On 28 December Father Halley sent a reply to the Guardians letter of complaint:
'Gentlemen, I have received a copy of your resolution of the 21st. Inst, I see from it that you have not read my letter in the charitable spirit which dictated it...My first assertion was that the Ex-Officios attend when a pet project is to be carried. Have they the unblushing effrontery to deny it, if so let them ask their Chairman...when did he before honour the Board with his presence though living within a few paces of the house. Again you call me to order for an assertion made by me 'That the elected Guardians would meet in sufficient number if a point was to be carried for a customer.' Strange that so enlightened a body could not read it as written and printed in inverted commas...your best way to ascertain its truth is to call a public meeting, and you shall find more than the thousand re-echoing it, and I fear supporting it by a Petition to the Commissioners for paid Guardians. Let me conclude by impressing on you a divine aspiration, 'Aperi ustrum et vindica causam pauperium.' I hope for so enlightened a body there is no need for translation, yet some may want it - 'Open your mouths and vindicate the cause of the poor.'
This letter seems to have stunned the Guardians into silence as there is no further reference to the matter in the minutes. However, the Guardians did not forget Father Halley's remarks. When he died in January 1876 there was no glowing tribute, no note of regret at his death. They were simply concerned as to how soon his successor would be appointed. In 1872 the Irish Poor Law Commissioners were replaced by the Local Government Board. In May 1873 the Guardians made a significant change to the staff at the Workhouse when the Sisters of Mercy were employed as Infirmary nurses.
The New Fever Hospital
In 1869 the Poor Law Commissioners had written to the Guardians recommending that they build a new Fever Hospital separate from the main Workhouse complex. On 26 June 1873 the Guardians decided to go ahead with the project. The Commissioners suggested that it should accommodate 60 patients allowing 1,000 cubic feet for each, two bath rooms, two nurses rooms, kitchen, laundry and detached dead-house.

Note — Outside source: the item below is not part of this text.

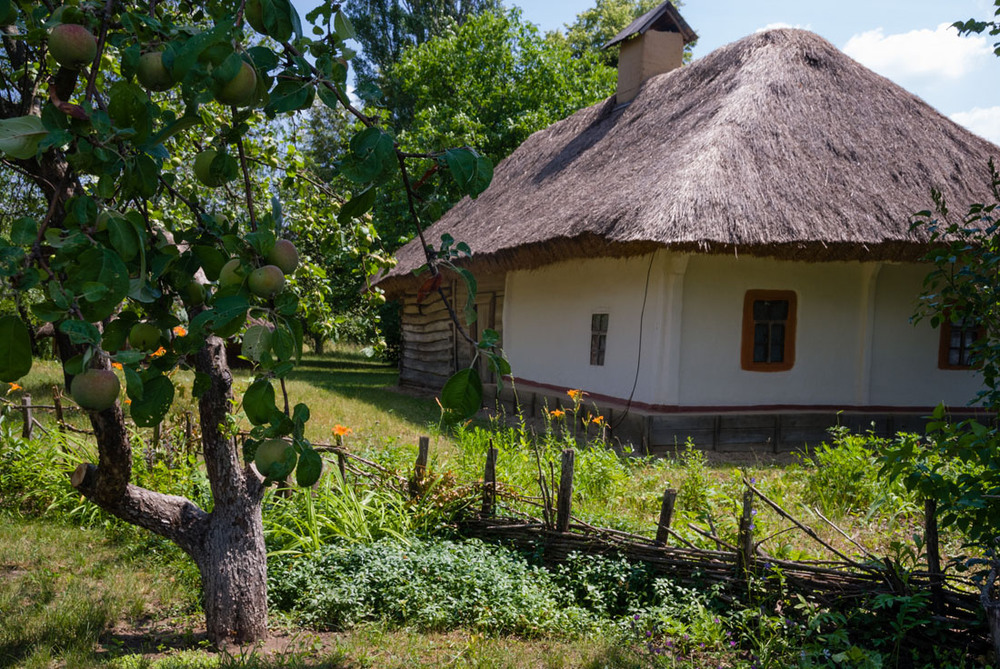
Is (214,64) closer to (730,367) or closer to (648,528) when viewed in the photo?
(648,528)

The plan had to be postponed because of the cost factor and the strong opposition from the rate payers. In October the Guardians finally agreed to proceed as the Commissioners had allowed them to reduce the cost of the building from £1,600 to £1,000. In January 1874 Denis McGrath and John Scanlan were appointed to build the new Fever Hospital at a cost of £1,390. The construction work was to take much longer than expected.
The minutes of 12 February record the death of Henry Villiers Stuart:
'The Board of Guardians have learned with feelings of profound regret, intelligence of the death of the Right Hon. Lord Stuart de Decies, a nobleman who from the date of their formation during a period, extending considerably over a quarter of a century occupied that position amongst them...Associated with this body as Chairman. The Right Hon. Lord Stuart has at times when Famine pressed most severely upon the homes of the Poor and rendered the administration of relief no easy task for Boards of Guardians, invariably manifested in an eminent degree those qualities of paternal care and solicitude in the alleviation of their distress which render them grateful to his name.'
In February 1875 the sanitary officer of Whitechurch Dispensary district submitted a report which once again highlighted the wretched housing conditions of the poor: 'Mongally a house occupied by a man named Patrick Lenane, which is unfit to be a human habitation. It is four yards by 3½ and damp. Five children, parents and an aged couple live in it. There is but one room in which to cook, eat and sleep. There is a filthy yard and cesspool before the door. They pay 30 shillings a year as rent.' He noted that the five children and the parents shared one bed.
The work on building the new fever hospital was still not completed by March 1875. McGrath and Scanlan had broken up their partnership leaving Scanlan to complete the work. It was finally completed in October 1875.